Discover the latest emerging modes of business transforming industries in 2024. Learn key trends shaping the future of commerce and innovation for success.

25 Sep, 2024 11:13 IST 171
Emerging Modes of Business: Types, Scope & Benefits

The boundaries of commerce are being redefined by the new digital and emerging modes of business. These are not just trends – they are the future. The emerging modes of business are transforming industries and creating extraordinary opportunities for entrepreneurs worldwide. From virtual storefronts to distributed networks, the dynamic world of emerging modes of business is reforming the landscape of commerce. Let us delve a bit more and discover the aspects of emerging modes of business in this blog.

What are the types of emerging modes of business?

Our way of business today has undergone a big change so, we are being introduced to some emerging modes of business that are different and involve a lot of digitisations for maximum reach and without any physical barrier.

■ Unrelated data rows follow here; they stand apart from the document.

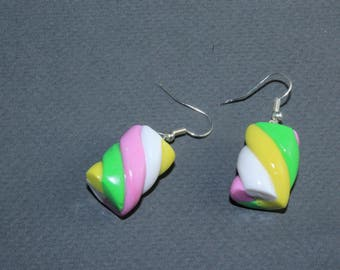 Flump sweet Polymer clay earrings - something sweet, candy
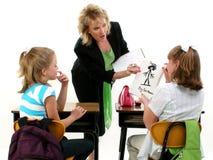 fångad lärare arkivfoto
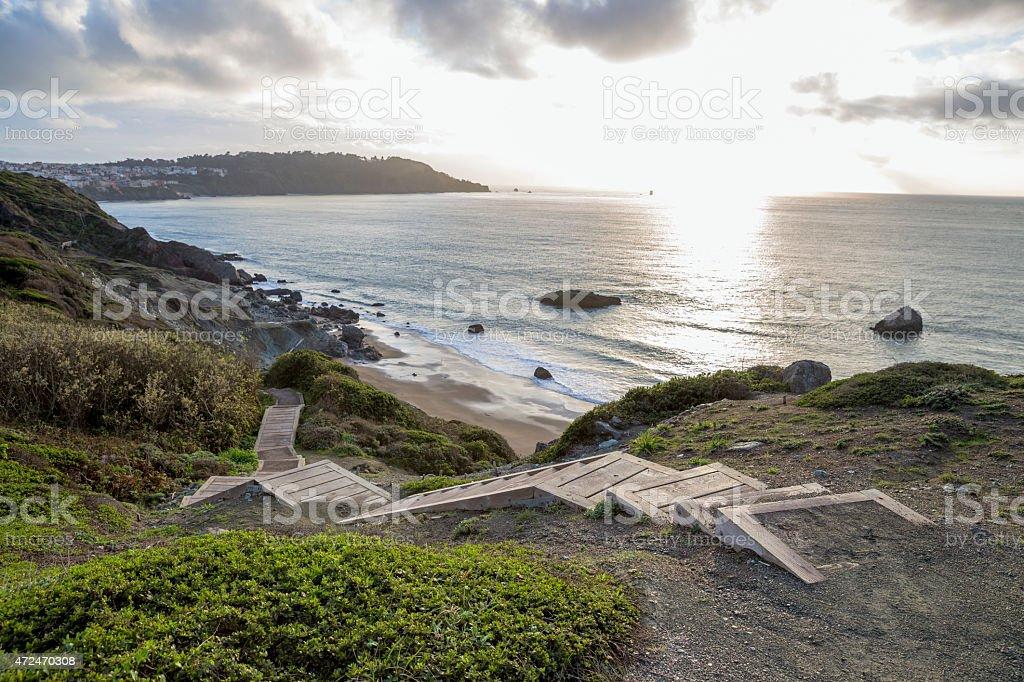 Boardwalk To The Beach in San Francisco stock photo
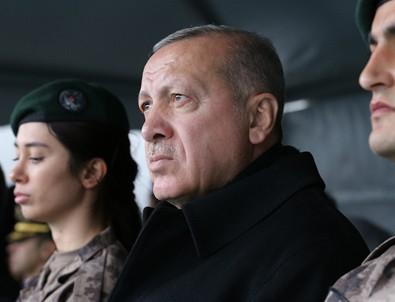 Erdoğan: FETÖ'yü kurumlarımızdan hala temizleyemediğimizi düşünüyorum
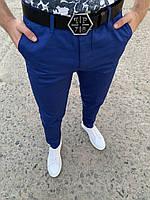 Мужские брюки зауженные синие ZB6, фото 1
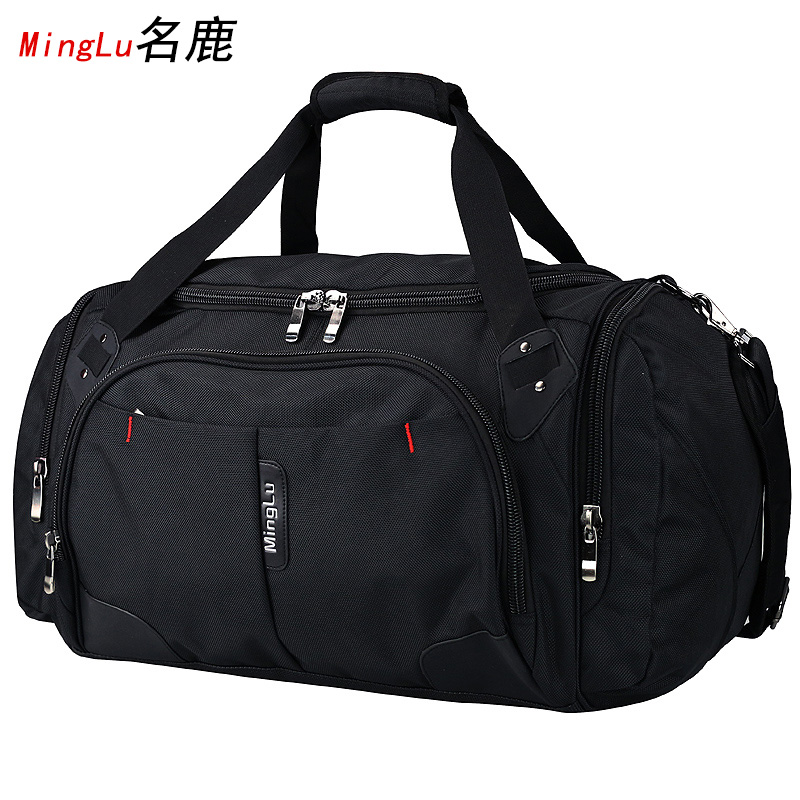Men's large-capacity travel bag for poor travel oversized short-distance large boarding one-shoulder men's extra-large duffel bag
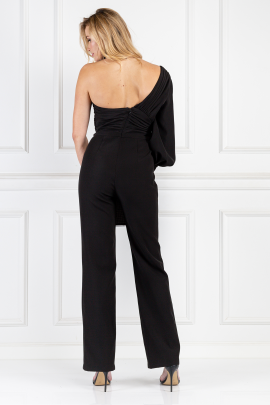 Rita Black Jumpsuit-2
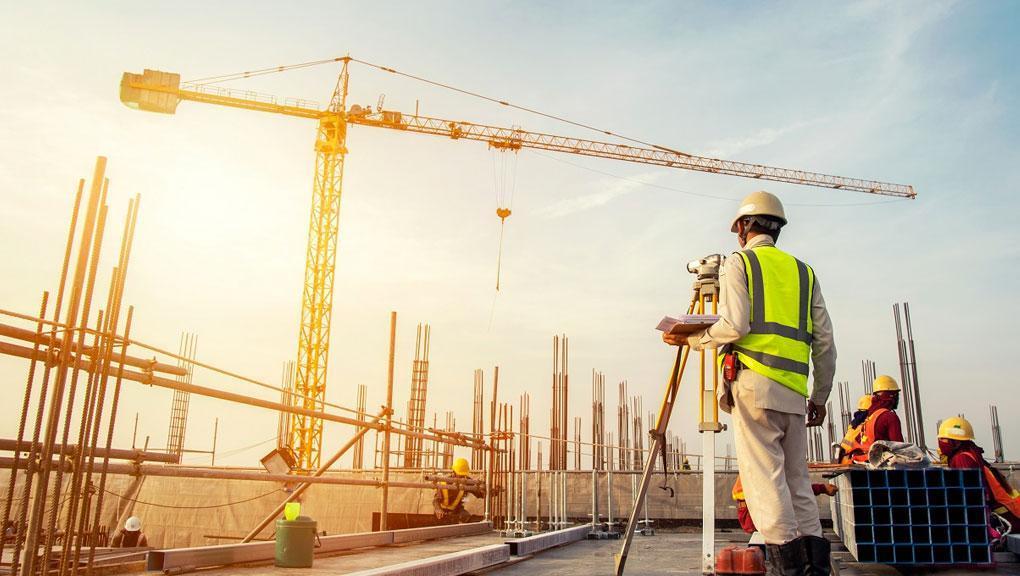 Webinar «Blanqueo para la construcción y compra de inmuebles»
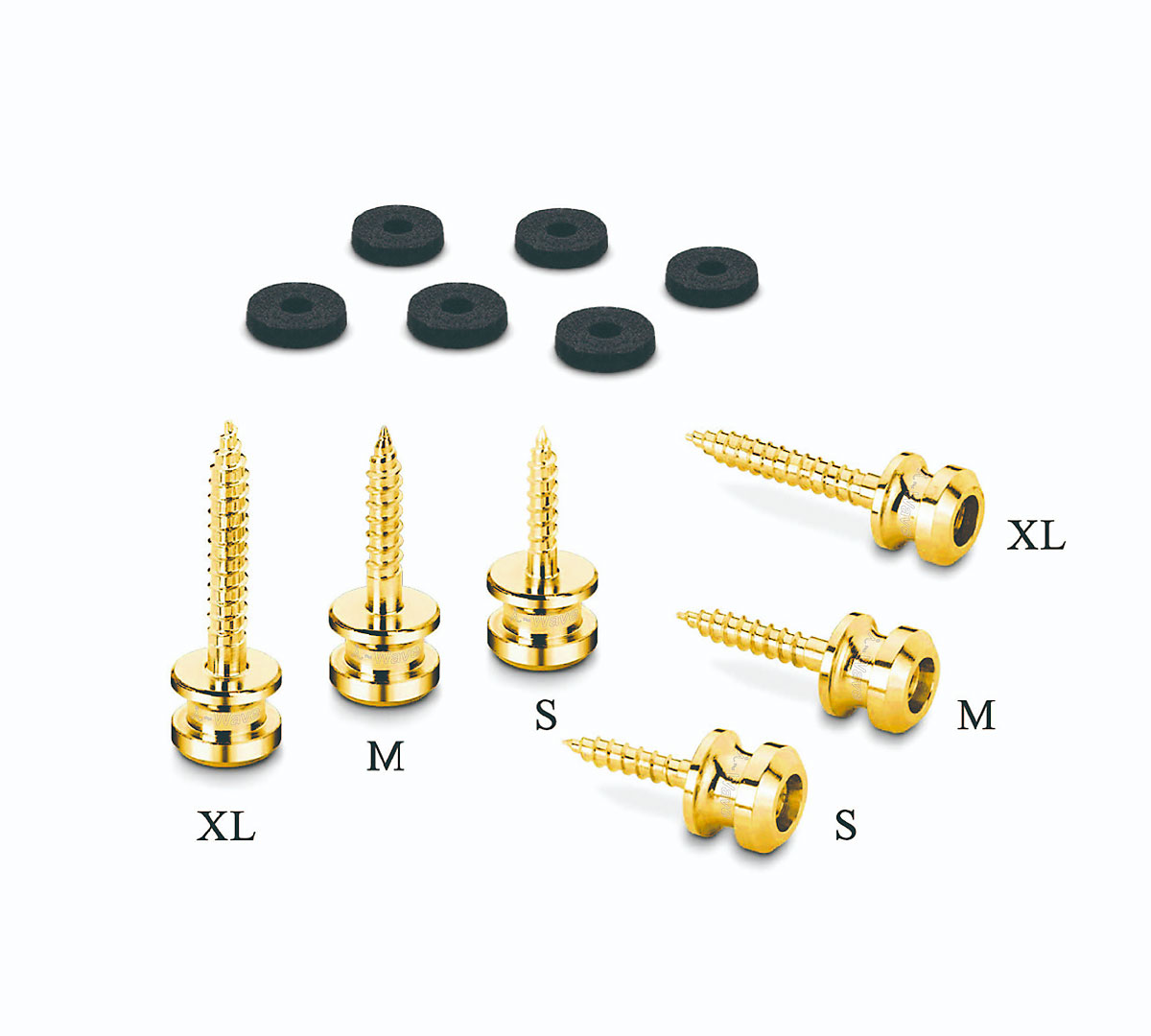 S-Locks Strap Pin S GO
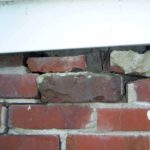 foundation inspection deteriorating brick foundation wall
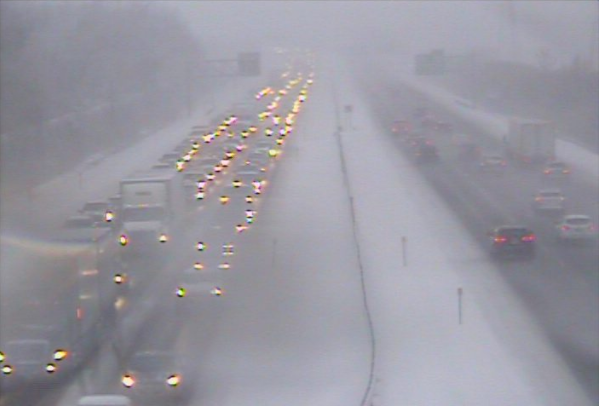 A traffic camera shows heavy congestion this morning on I-290 between Main St. and Sheridan Dr. at 7:44 a.m. (NITTEC)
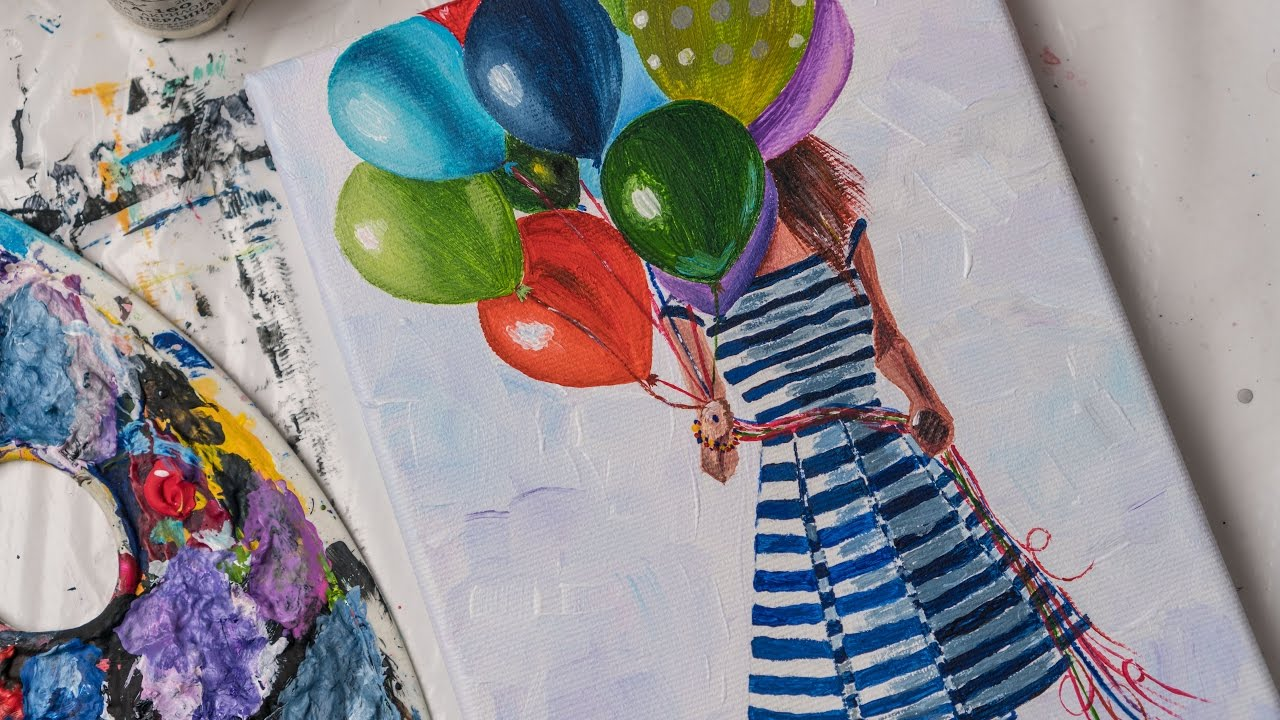 With Colored Balloons Acrylic Painting Homemade Ilration 4k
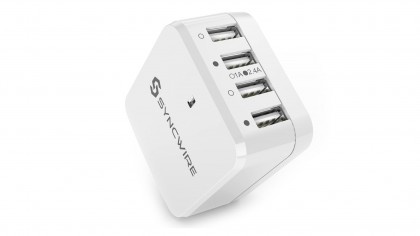 syncwire 4-port USB wall cahrger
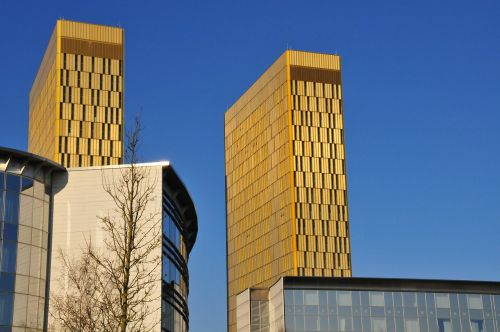 eu court of justice kirchberg luxembourg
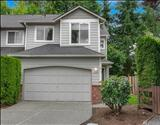 Primary Listing Image for MLS#: 1005279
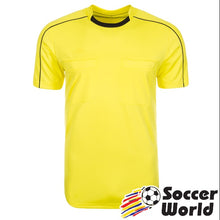 Load image into Gallery viewer, adidas Referee 16 Jersey Show Yellow/Black
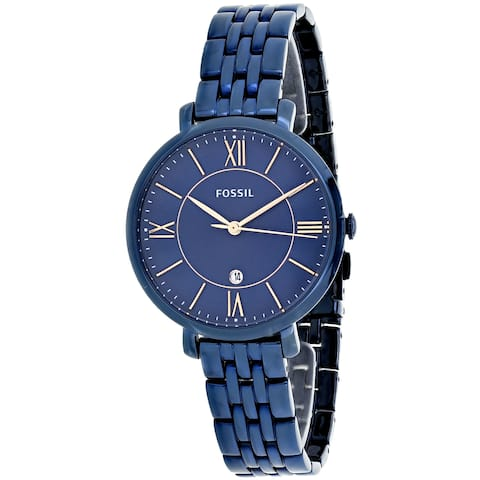 Fossil Women S Watches Find Great Watches Deals Shopping At Overstock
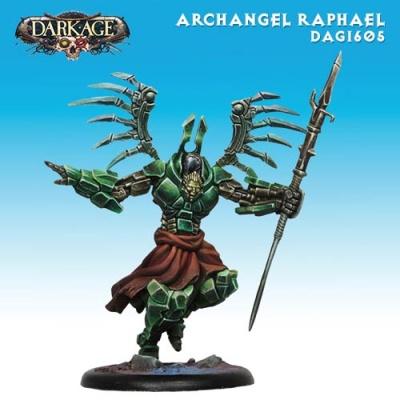 Archangel Raphael (1)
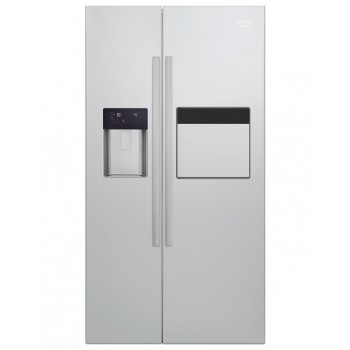 BEKO Side by Side GN 162421 ZX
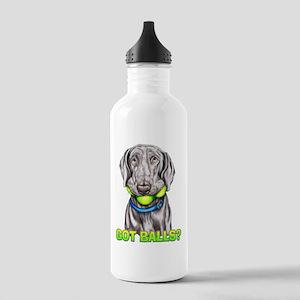 Weimaraner Got Balls? Stainless Water Bottle 1.0L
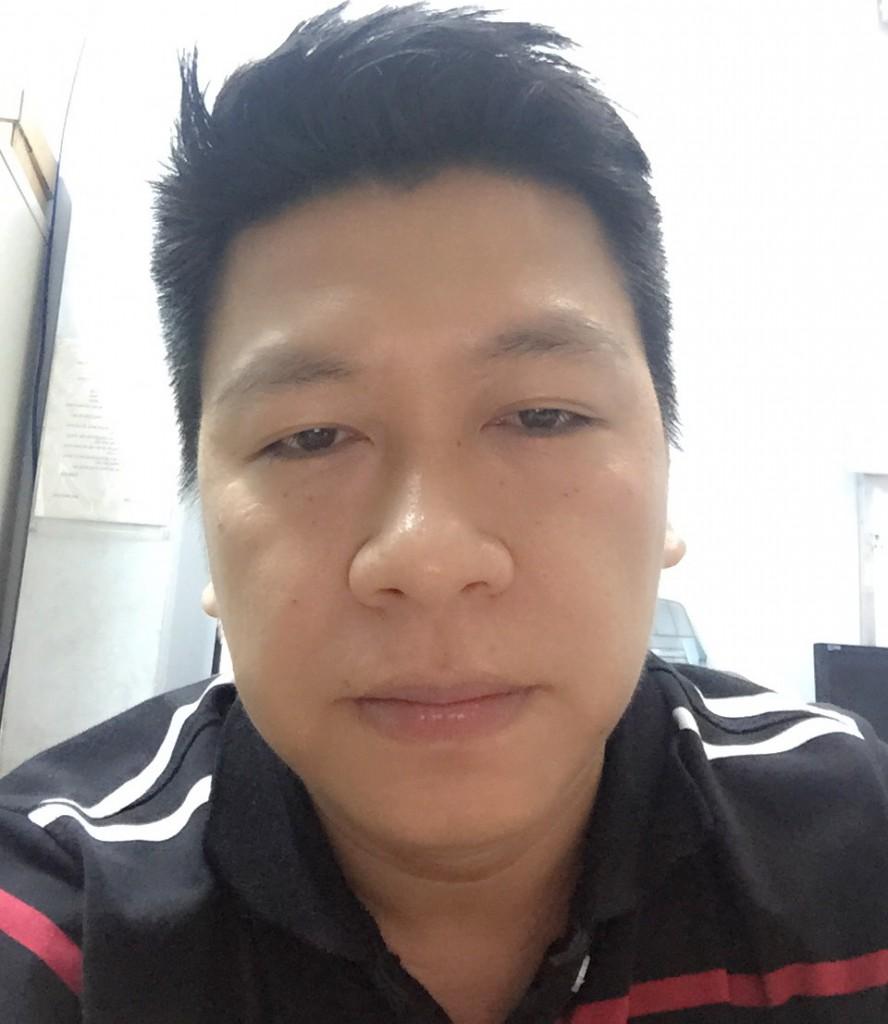 LUONG GIA VU - IPT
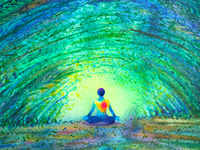 California dreaming: From a yoga mat to a blank page, finding your sacred space in a modern world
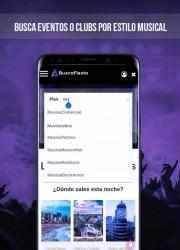 Captura de Pantalla 5 de Buscafiesta - Eventos de ocio en toda España para android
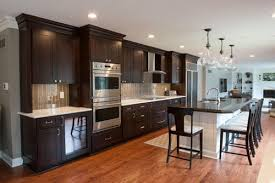 best kitchen cabinets oahu kitchen bathroom and home renovations in oahu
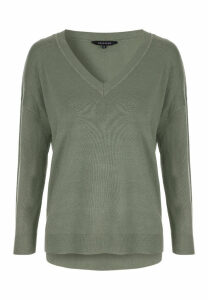 Womens Sage Oversized V Neck Jumper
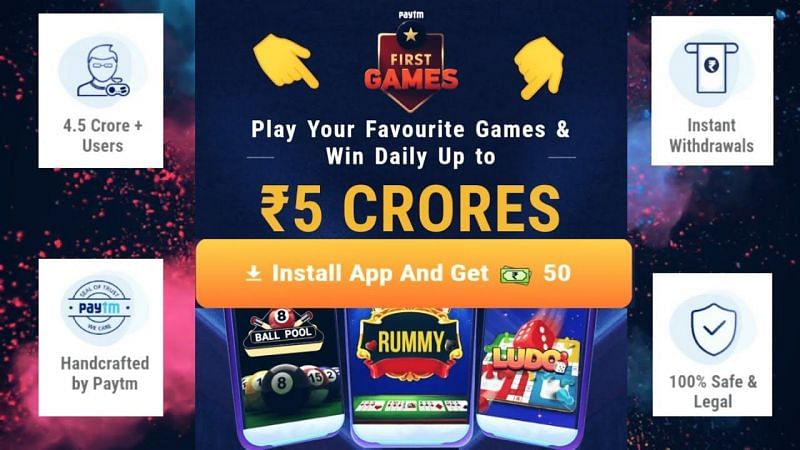Image Credits: Paytm First Games, Youtube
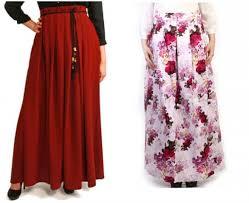rok panjang muslim trend model rok panjang untuk terbaru 2017 2018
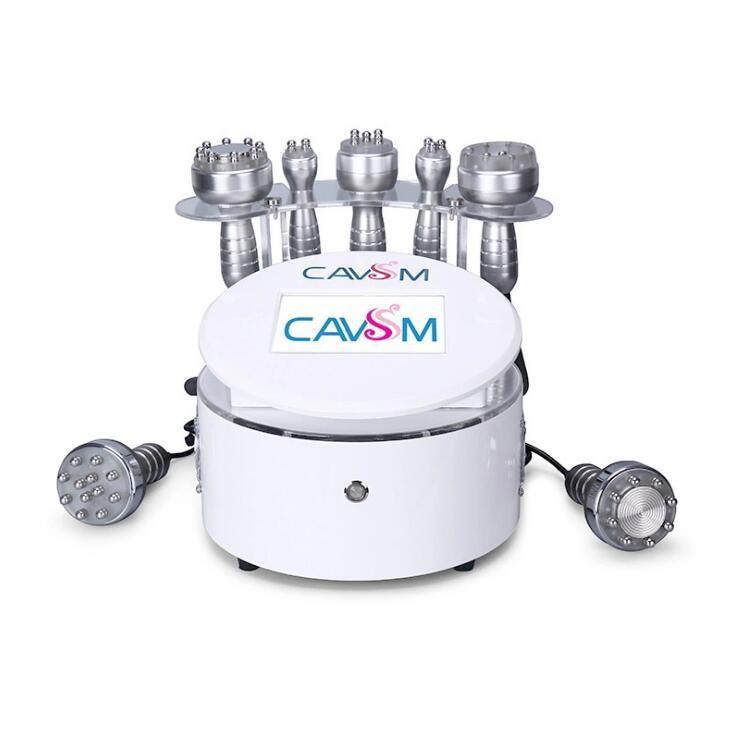 High Quality professional personal body care 7 in 1 fast cavitation&for salon Moisturizing skin rejuvenation equipment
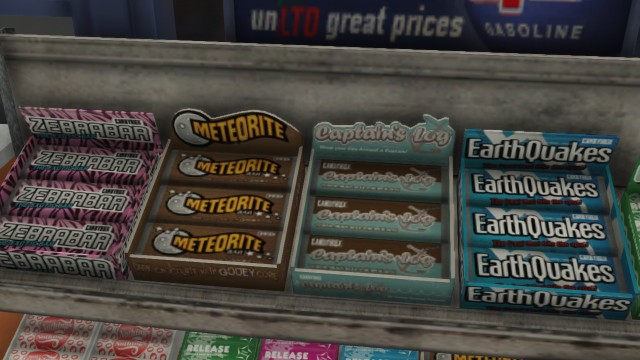 File:Candy box products.jpg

To discuss further, we shall first find out about e-business and then discuss the types of emerging modes of business.

What is E-Business?

Electronic Business is a business that is conducted online and includes buying and selling goods and services. Through this e-business model, customers are given services, the payments are processed, the production control is managed and all of these are done entirely over the internet, along with the collaboration of the business partners. A range of functions is included in the E-business mode, which includes the development of intranets and extranets. In recent times, e-business has grown in progression and has given rise to new requirements for this new business.

E-Commerce: It is the firm’s interactions with its customers and suppliers over the internet. E-Commerce is a part of E-Business, E-Business is a broader term than E-Commerce.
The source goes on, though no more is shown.